### TWOJE ZADANIA
1 – Przepisz wiernie fragment recenzji, który zaczyna się od słów „Główny bohater, Walter”, a kończy na słowach „wrócić do domu.”.
2 – Z jakiego powodu, według recenzji, Walter von Offenberg zostaje zesłany z Berlina do Festung Thorn?

### FRAGMENT TEKSTU

————————

W cieniu twierdzy recenzja

"W cieniu twierdzy" Kamila Cudnik

WYBÓR REDAKCJI
Autor: @S.anna ·4 minuty
2022-11-30
Skomentuj
12 Polubień
Oto Toruń. Rok 1904. Zabór pruski. Trwa akurat wojna rosyjsko-japońska, a w polskich mieszkańcach Torunia zaangażowanych w konspirację rodzi się nadzieja, że osłabienie rosyjskiego imperium wpłynie korzystnie na szanse na odzyskanie przez Polskę niepodległości

Główny bohater, Walter von Offenberg, zostaje zesłany z Berlina na prowincję do Festung Thorn z powodu skandalu związanego ze śmiercią jego żony. Kupuje ziemię i pałac, zlicytowany od poprzedniego właściciela za długi i poznaje kobietę - Luizę Zagórską, córkę poprzedniego właściciela majątku, Polkę i patriotkę, która z powodu katastrofy materialnej, w którą popadła jej rodzina, zmuszona była przerwać naukę w Paryżu i wrócić do domu.

————————

### UDOSTĘPNIONY MATERIAŁ
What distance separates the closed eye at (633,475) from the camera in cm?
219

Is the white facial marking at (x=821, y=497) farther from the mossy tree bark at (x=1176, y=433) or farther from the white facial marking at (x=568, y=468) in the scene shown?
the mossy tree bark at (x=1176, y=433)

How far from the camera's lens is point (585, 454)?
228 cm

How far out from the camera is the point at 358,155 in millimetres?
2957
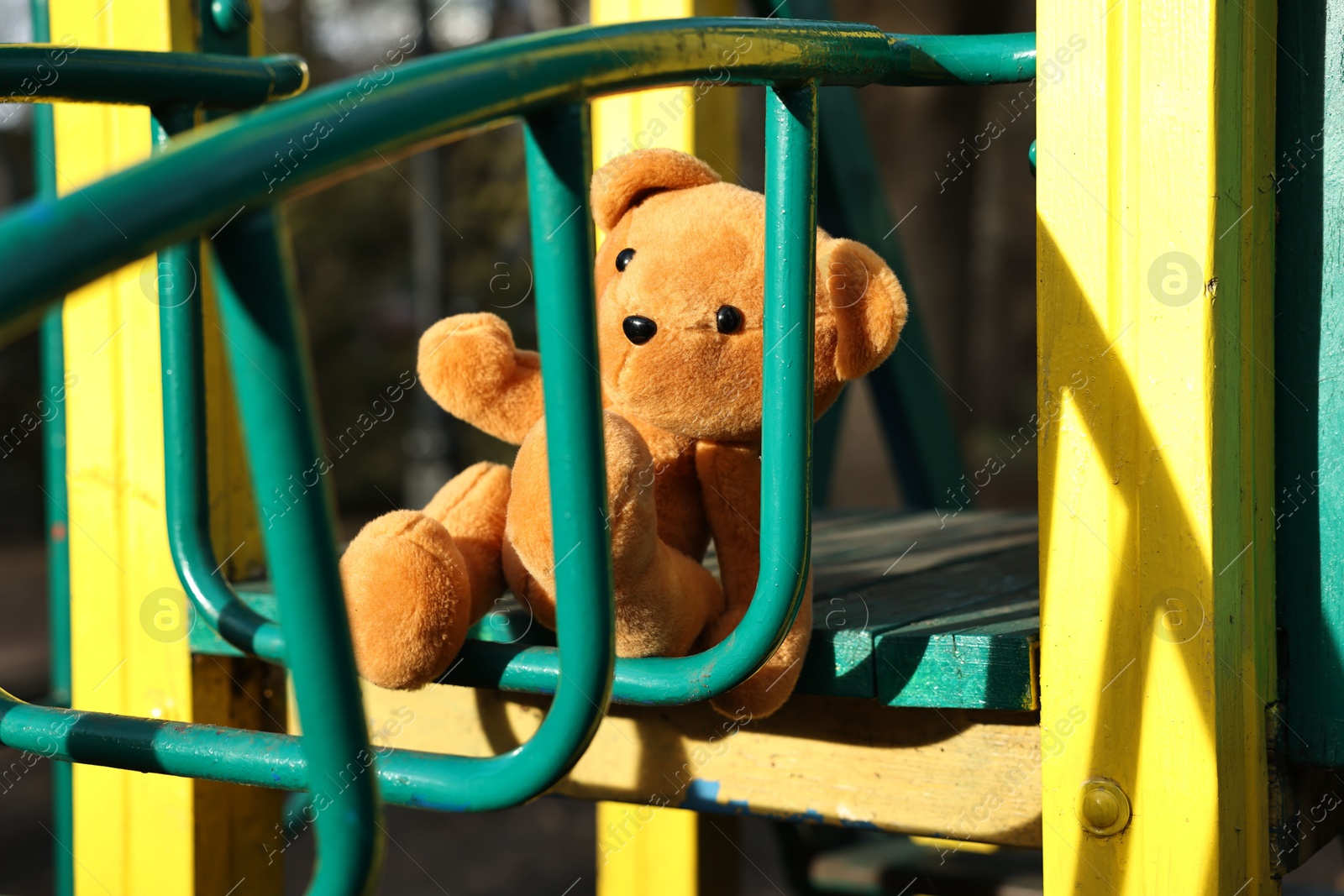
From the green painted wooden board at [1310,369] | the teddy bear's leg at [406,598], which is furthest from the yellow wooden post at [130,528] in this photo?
the green painted wooden board at [1310,369]

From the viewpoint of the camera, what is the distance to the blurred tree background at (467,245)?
19.7ft

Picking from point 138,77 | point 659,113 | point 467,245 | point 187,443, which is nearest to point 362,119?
point 138,77

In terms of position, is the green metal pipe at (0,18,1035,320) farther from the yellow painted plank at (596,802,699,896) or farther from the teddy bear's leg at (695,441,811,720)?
the yellow painted plank at (596,802,699,896)

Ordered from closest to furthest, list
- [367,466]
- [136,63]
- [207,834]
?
[136,63], [207,834], [367,466]

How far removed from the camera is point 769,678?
1.17 meters

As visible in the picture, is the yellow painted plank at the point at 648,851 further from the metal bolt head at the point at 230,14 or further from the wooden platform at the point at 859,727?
the metal bolt head at the point at 230,14

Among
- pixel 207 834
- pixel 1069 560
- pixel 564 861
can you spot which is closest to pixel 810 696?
pixel 1069 560

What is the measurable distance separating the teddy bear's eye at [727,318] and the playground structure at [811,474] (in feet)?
0.51

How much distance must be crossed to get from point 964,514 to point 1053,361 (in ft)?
4.48

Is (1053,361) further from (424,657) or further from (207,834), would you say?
(207,834)

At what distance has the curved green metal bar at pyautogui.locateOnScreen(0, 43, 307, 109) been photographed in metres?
1.11

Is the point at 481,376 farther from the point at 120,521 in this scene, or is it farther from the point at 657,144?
the point at 657,144

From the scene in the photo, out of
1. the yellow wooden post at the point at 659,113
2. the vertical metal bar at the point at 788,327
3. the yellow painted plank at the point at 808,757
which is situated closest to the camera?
the vertical metal bar at the point at 788,327

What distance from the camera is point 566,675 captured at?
825mm
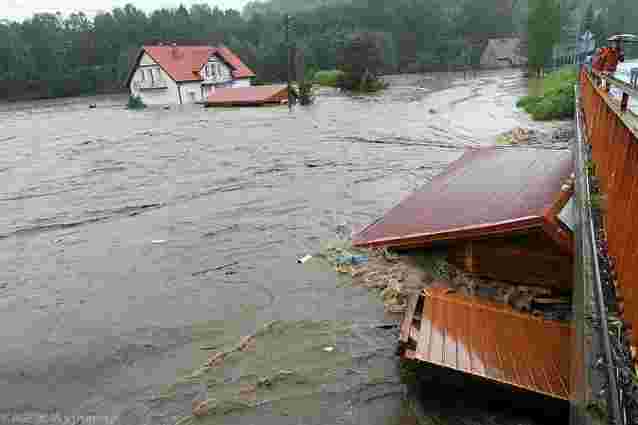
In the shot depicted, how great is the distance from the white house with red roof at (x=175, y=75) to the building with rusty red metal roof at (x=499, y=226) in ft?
141

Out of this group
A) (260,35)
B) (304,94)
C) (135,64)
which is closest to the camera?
(304,94)

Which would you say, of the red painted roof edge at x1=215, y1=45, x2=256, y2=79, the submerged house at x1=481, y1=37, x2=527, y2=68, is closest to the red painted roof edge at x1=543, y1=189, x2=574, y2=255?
the red painted roof edge at x1=215, y1=45, x2=256, y2=79

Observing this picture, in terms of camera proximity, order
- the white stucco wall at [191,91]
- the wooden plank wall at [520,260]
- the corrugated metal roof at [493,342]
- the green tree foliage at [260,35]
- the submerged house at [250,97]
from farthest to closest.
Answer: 1. the green tree foliage at [260,35]
2. the white stucco wall at [191,91]
3. the submerged house at [250,97]
4. the wooden plank wall at [520,260]
5. the corrugated metal roof at [493,342]

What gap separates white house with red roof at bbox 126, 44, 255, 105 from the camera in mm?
47125

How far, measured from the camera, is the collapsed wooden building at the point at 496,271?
512cm

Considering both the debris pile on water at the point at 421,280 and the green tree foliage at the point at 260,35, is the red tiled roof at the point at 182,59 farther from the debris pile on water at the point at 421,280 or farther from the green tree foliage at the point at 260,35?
the debris pile on water at the point at 421,280

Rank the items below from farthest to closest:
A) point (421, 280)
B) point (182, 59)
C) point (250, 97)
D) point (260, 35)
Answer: point (260, 35)
point (182, 59)
point (250, 97)
point (421, 280)

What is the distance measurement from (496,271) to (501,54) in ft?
283

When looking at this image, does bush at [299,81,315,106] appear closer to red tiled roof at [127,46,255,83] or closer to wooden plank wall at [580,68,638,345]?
red tiled roof at [127,46,255,83]

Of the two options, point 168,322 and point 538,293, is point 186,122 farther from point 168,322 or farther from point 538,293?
point 538,293

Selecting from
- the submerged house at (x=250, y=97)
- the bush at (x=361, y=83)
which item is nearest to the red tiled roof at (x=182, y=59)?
the submerged house at (x=250, y=97)

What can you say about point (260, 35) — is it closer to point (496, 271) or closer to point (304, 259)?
point (304, 259)

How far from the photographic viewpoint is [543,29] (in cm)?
5159

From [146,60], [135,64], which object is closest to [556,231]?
[146,60]
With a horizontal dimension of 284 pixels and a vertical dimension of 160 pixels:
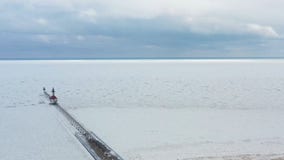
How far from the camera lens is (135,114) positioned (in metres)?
20.7

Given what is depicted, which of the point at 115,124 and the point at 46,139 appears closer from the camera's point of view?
the point at 46,139

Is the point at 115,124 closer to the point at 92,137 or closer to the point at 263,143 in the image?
the point at 92,137

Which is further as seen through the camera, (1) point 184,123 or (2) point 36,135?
(1) point 184,123

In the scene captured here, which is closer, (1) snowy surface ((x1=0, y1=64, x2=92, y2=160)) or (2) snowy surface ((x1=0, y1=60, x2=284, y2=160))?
(1) snowy surface ((x1=0, y1=64, x2=92, y2=160))

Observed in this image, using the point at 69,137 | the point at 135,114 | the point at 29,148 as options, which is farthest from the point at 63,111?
the point at 29,148

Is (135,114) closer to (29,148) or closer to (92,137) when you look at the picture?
(92,137)

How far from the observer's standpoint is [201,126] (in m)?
17.0

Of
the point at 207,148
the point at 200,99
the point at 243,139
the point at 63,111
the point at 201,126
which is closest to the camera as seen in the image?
the point at 207,148

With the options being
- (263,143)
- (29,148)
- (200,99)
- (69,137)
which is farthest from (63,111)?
(263,143)

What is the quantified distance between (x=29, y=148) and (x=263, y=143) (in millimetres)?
8591

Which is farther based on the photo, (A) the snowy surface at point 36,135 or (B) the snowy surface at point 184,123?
(B) the snowy surface at point 184,123

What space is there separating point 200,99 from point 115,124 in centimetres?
1109

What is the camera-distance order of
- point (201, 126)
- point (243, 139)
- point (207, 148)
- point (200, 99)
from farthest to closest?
point (200, 99) → point (201, 126) → point (243, 139) → point (207, 148)

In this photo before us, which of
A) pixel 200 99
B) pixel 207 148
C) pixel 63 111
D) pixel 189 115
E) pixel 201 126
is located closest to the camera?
pixel 207 148
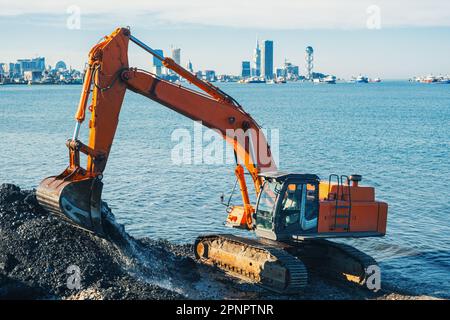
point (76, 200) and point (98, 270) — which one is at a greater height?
point (76, 200)

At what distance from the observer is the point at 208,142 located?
222ft

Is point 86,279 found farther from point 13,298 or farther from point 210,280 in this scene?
point 210,280

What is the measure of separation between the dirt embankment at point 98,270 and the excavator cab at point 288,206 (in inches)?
74.8

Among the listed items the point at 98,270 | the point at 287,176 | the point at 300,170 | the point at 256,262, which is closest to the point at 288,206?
the point at 287,176

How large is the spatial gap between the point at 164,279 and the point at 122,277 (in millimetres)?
1574

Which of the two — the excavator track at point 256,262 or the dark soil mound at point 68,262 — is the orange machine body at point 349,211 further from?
the dark soil mound at point 68,262

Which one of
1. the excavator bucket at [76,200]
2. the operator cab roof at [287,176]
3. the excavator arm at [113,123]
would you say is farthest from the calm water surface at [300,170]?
the excavator bucket at [76,200]

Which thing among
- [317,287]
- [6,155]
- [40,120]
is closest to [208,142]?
[6,155]

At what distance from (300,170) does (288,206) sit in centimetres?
2862

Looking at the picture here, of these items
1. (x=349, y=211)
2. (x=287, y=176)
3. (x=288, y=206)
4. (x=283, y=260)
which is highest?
(x=287, y=176)

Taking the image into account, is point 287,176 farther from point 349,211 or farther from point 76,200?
point 76,200

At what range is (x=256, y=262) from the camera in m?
21.7

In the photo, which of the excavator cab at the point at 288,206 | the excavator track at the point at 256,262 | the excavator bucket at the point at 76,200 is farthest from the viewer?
the excavator cab at the point at 288,206

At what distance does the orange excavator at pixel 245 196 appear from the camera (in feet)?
66.6
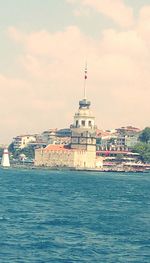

————————

### ROZWIĄZANIA ZADAŃ
1 –
Główny bohater, Walter von Offenberg, zostaje zesłany z Berlina na prowincję do Festung Thorn z powodu skandalu związanego ze śmiercią jego żony. Kupuje ziemię i pałac, zlicytowany od poprzedniego właściciela za długi i poznaje kobietę - Luizę Zagórską, córkę poprzedniego właściciela majątku, Polkę i patriotkę, która z powodu katastrofy materialnej, w którą popadła jej rodzina, zmuszona była przerwać naukę w Paryżu i wrócić do domu.

2 – Z powodu skandalu związanego ze śmiercią jego żony.